Data shown:
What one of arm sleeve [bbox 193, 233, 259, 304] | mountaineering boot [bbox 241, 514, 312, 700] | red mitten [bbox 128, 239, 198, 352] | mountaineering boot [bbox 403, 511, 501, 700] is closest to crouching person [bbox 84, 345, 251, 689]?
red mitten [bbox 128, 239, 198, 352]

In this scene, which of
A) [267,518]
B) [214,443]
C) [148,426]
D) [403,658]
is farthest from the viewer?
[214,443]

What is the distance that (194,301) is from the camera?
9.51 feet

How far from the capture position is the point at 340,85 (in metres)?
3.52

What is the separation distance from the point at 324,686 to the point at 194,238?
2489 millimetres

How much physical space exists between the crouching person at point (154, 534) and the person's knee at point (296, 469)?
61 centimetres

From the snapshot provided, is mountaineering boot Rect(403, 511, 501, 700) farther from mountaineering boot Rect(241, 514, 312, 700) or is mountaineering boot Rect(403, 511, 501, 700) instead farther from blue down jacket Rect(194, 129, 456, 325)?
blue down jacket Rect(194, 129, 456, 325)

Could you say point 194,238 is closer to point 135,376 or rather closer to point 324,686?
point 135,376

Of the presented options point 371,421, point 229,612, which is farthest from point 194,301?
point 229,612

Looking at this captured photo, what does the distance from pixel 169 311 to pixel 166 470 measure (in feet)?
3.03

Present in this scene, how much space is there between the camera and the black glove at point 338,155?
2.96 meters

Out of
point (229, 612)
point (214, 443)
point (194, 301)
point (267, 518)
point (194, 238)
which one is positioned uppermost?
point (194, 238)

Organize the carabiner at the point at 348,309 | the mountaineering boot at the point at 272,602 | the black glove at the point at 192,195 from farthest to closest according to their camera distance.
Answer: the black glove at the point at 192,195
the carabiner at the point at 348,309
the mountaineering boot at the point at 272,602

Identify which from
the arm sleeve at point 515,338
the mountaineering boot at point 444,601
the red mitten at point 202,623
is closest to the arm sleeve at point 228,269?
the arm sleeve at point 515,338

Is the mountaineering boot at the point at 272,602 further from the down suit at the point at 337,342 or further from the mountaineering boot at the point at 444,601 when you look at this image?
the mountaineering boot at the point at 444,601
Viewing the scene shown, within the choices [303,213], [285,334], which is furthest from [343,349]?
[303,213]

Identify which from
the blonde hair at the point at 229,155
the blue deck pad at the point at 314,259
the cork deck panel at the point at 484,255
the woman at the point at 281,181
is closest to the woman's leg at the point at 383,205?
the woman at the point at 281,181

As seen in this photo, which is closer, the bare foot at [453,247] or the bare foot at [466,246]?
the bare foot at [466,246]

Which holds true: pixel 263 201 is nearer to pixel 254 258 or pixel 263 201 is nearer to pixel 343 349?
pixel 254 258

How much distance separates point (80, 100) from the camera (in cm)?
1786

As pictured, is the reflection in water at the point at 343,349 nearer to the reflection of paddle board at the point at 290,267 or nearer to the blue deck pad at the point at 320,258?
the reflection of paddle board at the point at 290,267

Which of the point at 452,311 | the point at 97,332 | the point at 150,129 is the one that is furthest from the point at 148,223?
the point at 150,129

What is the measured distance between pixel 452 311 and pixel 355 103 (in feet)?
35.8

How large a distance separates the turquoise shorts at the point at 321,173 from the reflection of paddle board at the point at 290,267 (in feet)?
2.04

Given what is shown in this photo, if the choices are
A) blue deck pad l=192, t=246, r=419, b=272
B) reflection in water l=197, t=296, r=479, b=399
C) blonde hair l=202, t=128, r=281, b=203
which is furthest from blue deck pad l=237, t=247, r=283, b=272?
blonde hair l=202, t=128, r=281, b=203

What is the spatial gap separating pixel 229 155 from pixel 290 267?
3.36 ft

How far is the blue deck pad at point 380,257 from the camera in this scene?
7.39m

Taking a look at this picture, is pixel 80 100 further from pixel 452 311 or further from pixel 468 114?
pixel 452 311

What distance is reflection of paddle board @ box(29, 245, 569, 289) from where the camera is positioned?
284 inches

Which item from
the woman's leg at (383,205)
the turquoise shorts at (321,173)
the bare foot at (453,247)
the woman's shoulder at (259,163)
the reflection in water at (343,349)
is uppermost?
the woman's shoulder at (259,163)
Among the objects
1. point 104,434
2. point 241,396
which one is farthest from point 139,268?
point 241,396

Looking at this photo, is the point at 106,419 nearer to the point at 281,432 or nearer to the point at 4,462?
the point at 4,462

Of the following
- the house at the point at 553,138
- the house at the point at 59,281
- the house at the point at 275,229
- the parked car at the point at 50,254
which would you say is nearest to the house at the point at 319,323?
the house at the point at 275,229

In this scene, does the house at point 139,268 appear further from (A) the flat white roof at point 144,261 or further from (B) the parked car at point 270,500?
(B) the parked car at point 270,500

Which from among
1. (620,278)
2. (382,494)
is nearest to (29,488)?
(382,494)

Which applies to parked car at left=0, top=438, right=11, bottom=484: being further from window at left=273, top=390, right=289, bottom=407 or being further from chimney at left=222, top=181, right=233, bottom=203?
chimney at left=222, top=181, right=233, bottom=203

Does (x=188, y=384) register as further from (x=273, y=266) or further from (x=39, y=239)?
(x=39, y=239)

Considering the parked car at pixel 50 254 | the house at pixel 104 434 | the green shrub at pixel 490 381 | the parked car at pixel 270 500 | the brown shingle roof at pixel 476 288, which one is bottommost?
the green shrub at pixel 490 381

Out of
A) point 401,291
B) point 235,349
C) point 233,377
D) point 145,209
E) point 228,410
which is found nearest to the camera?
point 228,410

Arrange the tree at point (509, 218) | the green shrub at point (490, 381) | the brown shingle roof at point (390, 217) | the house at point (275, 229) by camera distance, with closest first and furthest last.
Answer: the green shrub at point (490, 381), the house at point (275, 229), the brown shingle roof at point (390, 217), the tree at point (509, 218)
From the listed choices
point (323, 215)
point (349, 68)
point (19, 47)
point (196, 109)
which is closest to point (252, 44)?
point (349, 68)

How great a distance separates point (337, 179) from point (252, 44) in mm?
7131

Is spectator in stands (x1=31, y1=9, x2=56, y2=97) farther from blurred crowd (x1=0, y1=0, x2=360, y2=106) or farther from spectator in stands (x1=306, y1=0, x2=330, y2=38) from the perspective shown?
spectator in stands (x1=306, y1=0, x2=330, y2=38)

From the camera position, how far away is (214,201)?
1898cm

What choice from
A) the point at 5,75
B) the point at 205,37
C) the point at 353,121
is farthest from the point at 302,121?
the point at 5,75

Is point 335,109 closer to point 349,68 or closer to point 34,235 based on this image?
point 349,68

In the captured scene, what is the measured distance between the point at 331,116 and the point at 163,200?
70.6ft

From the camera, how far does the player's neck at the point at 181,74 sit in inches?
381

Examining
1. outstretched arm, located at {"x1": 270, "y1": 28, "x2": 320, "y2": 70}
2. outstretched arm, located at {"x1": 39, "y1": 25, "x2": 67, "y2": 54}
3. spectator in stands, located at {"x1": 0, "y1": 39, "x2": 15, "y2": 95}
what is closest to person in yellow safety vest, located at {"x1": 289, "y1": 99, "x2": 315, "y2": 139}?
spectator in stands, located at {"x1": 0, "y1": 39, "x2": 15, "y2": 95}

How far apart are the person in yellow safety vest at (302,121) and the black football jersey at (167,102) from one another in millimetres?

Goal: Generate an exact reproduction of all entries.

Exercise result:
What one of arm sleeve [bbox 193, 233, 259, 304] | mountaineering boot [bbox 241, 514, 312, 700] | red mitten [bbox 128, 239, 198, 352] | mountaineering boot [bbox 403, 511, 501, 700] is closest to crouching person [bbox 84, 345, 251, 689]?
red mitten [bbox 128, 239, 198, 352]

In this scene, which of
A) [267,518]
B) [214,443]
C) [148,426]
D) [403,658]
is farthest from the viewer?
[214,443]

What is the distance that (194,301) is from the camera?
9.51 feet

How far from the capture position is the point at 340,85 (in metres)?
3.52

What is the separation distance from the point at 324,686 to the point at 194,238?
2489 millimetres

How much physical space exists between the crouching person at point (154, 534) and the person's knee at point (296, 469)?
61 centimetres

From the snapshot provided, is mountaineering boot Rect(403, 511, 501, 700) farther from mountaineering boot Rect(241, 514, 312, 700) or is mountaineering boot Rect(403, 511, 501, 700) instead farther from blue down jacket Rect(194, 129, 456, 325)?
blue down jacket Rect(194, 129, 456, 325)

Could you say point 194,238 is closer to point 135,376 or rather closer to point 324,686?
point 135,376

Of the presented options point 371,421, point 229,612, which is farthest from point 194,301?
point 229,612

Looking at this captured photo, what does the distance from pixel 169 311 to pixel 166 470 measure (in feet)?
3.03

Present in this scene, how much space is there between the camera and the black glove at point 338,155?
2.96 meters

Out of
point (229, 612)
point (214, 443)
point (194, 301)
point (267, 518)
point (194, 238)
which one is positioned uppermost?
point (194, 238)

Organize the carabiner at the point at 348,309 | the mountaineering boot at the point at 272,602 | the black glove at the point at 192,195 from farthest to closest according to their camera distance.
Answer: the black glove at the point at 192,195
the carabiner at the point at 348,309
the mountaineering boot at the point at 272,602

Identify which from
the arm sleeve at point 515,338
the mountaineering boot at point 444,601
the red mitten at point 202,623
is closest to the arm sleeve at point 228,269?
the arm sleeve at point 515,338

Is the mountaineering boot at the point at 272,602 further from the down suit at the point at 337,342 or further from the mountaineering boot at the point at 444,601 when you look at this image?
the mountaineering boot at the point at 444,601
Viewing the scene shown, within the choices [303,213], [285,334], which is furthest from [343,349]?
[303,213]

Identify which from
the blonde hair at the point at 229,155
the blue deck pad at the point at 314,259
the cork deck panel at the point at 484,255
the woman at the point at 281,181
is closest to the woman's leg at the point at 383,205?
the woman at the point at 281,181

As seen in this photo, which is closer, the bare foot at [453,247] or the bare foot at [466,246]?
the bare foot at [466,246]

Which holds true: pixel 263 201 is nearer to pixel 254 258 or pixel 263 201 is nearer to pixel 343 349?
pixel 254 258

How much distance separates point (80, 100) from the camera (in cm)?
1786

As pictured, is the reflection in water at the point at 343,349 nearer to the reflection of paddle board at the point at 290,267 or nearer to the blue deck pad at the point at 320,258?
the reflection of paddle board at the point at 290,267

Which of the point at 452,311 | the point at 97,332 | the point at 150,129 is the one that is furthest from the point at 148,223?
the point at 150,129

What is the measured distance between pixel 452 311 and pixel 355 103 (in feet)?
35.8

How large a distance separates the turquoise shorts at the point at 321,173 from the reflection of paddle board at the point at 290,267 (in feet)?
2.04

Given what is shown in this photo, if the choices are
A) blue deck pad l=192, t=246, r=419, b=272
B) reflection in water l=197, t=296, r=479, b=399
C) blonde hair l=202, t=128, r=281, b=203
which is furthest from blue deck pad l=237, t=247, r=283, b=272?
blonde hair l=202, t=128, r=281, b=203

What is the spatial gap separating pixel 229 155 from pixel 290 267?
3.36 ft

How far is the blue deck pad at point 380,257 from the camera in this scene?
7.39m

Taking a look at this picture, is pixel 80 100 further from pixel 452 311 or further from pixel 468 114?
pixel 452 311

What distance is reflection of paddle board @ box(29, 245, 569, 289) from where the camera is positioned?
284 inches

Which item from
the woman's leg at (383,205)
the turquoise shorts at (321,173)
the bare foot at (453,247)
the woman's shoulder at (259,163)
the reflection in water at (343,349)
is uppermost?
the woman's shoulder at (259,163)
Among the objects
1. point 104,434
2. point 241,396
which one is farthest from point 139,268?
point 241,396

Looking at this photo, is the point at 106,419 nearer to the point at 281,432 or nearer to the point at 4,462?
the point at 4,462

Of the following
- the house at the point at 553,138
- the house at the point at 59,281
- the house at the point at 275,229
- the parked car at the point at 50,254
which would you say is nearest to the house at the point at 319,323?
the house at the point at 275,229

In this scene, does the house at point 139,268 appear further from (A) the flat white roof at point 144,261 or further from (B) the parked car at point 270,500?
(B) the parked car at point 270,500

Which from among
1. (620,278)
2. (382,494)
is nearest to (29,488)?
(382,494)

Which applies to parked car at left=0, top=438, right=11, bottom=484: being further from window at left=273, top=390, right=289, bottom=407 or being further from chimney at left=222, top=181, right=233, bottom=203?
chimney at left=222, top=181, right=233, bottom=203

Does (x=188, y=384) register as further from (x=273, y=266) or further from (x=39, y=239)?
(x=39, y=239)

Considering the parked car at pixel 50 254 | the house at pixel 104 434 | the green shrub at pixel 490 381 | the parked car at pixel 270 500 | the brown shingle roof at pixel 476 288, which one is bottommost?
the green shrub at pixel 490 381

Out of
A) point 401,291
B) point 235,349
C) point 233,377
D) point 145,209
E) point 228,410
which is found nearest to the camera?
point 228,410

Arrange the tree at point (509, 218) | the green shrub at point (490, 381) | the brown shingle roof at point (390, 217) | the house at point (275, 229) by camera distance, with closest first and furthest last.
Answer: the green shrub at point (490, 381), the house at point (275, 229), the brown shingle roof at point (390, 217), the tree at point (509, 218)
From the listed choices
point (323, 215)
point (349, 68)
point (19, 47)
point (196, 109)
which is closest to point (252, 44)?
point (349, 68)

How great a distance separates point (337, 179) from point (252, 44) in mm?
7131

Is spectator in stands (x1=31, y1=9, x2=56, y2=97) farther from blurred crowd (x1=0, y1=0, x2=360, y2=106) or farther from spectator in stands (x1=306, y1=0, x2=330, y2=38) from the perspective shown?
spectator in stands (x1=306, y1=0, x2=330, y2=38)

From the camera position, how far away is (214,201)?
1898cm

What choice from
A) the point at 5,75
B) the point at 205,37
C) the point at 353,121
is farthest from the point at 302,121?
the point at 5,75

Is point 335,109 closer to point 349,68 or closer to point 34,235 based on this image?
point 349,68

In the captured scene, what is the measured distance between the point at 331,116 and the point at 163,200?
70.6ft

From the camera, how far does the player's neck at the point at 181,74 sit in inches?
381

Examining
1. outstretched arm, located at {"x1": 270, "y1": 28, "x2": 320, "y2": 70}
2. outstretched arm, located at {"x1": 39, "y1": 25, "x2": 67, "y2": 54}
3. spectator in stands, located at {"x1": 0, "y1": 39, "x2": 15, "y2": 95}
what is closest to person in yellow safety vest, located at {"x1": 289, "y1": 99, "x2": 315, "y2": 139}?
spectator in stands, located at {"x1": 0, "y1": 39, "x2": 15, "y2": 95}

How far apart are the person in yellow safety vest at (302,121) and the black football jersey at (167,102) from one another in millimetres?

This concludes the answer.